Titanium (Ti)

Throughout my life working on aircraft I have used Titanium bolts. They are used for a number of reasons two being strength and lightness. The Ti that we used on military aircraft was about a third of the weight of a steel bolt of the same size, and was coloured a blue/grey. The picture below shows three titanium bolts that were laying about in the bottom of my toolbox with one steel one as a colour comparison. The titanium ones all together weigh about the same as the single steel bolt.


The place where titanium is very useful is in very high heat areas like exhaust systems and jet engines. I have, in the past, heated one of the Ti bolts up till it was glowing red and hit it with a lump hammer, that did not even distort the threads and I could screw a nut onto it by hand afterwards.

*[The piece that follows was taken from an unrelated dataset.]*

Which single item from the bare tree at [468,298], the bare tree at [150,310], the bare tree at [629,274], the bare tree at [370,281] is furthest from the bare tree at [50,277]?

Titanium is freely available these days from many places as people want lighter bicycles and lighter parts for racing motorcycles. The wheels and tyres are a great place to save weight as lighter a front wheel is, the more it will stay in contact with the road over uneven surfaces and the less gyroscopic effect the spinning wheel will have on the control of the bike.

Back to the reason for this post. The four bolts holding the brake callipers on my 848 looked a bit tatty, the chrome was scuffed in places and although most people would never notice, I did. I looked into changing them. I could buy 4 bolts claiming to be titanium from ebay China for the same price as it would cost to buy one of those bolts from the leading company in titanium fasteners in the UK. The link to the ebay ones is HERE.

They arrived today so the first thing that I did was weigh one against an old steel one as fitted to the bike, the pictures are next.DSCN0483


As you can see there is 15 grams difference, that makes 60 grams for all four – this bike should fly with all that weight saving 🙂

The next picture shows the difference when fitted.


The top bolt is the steel and the bottom one titanium.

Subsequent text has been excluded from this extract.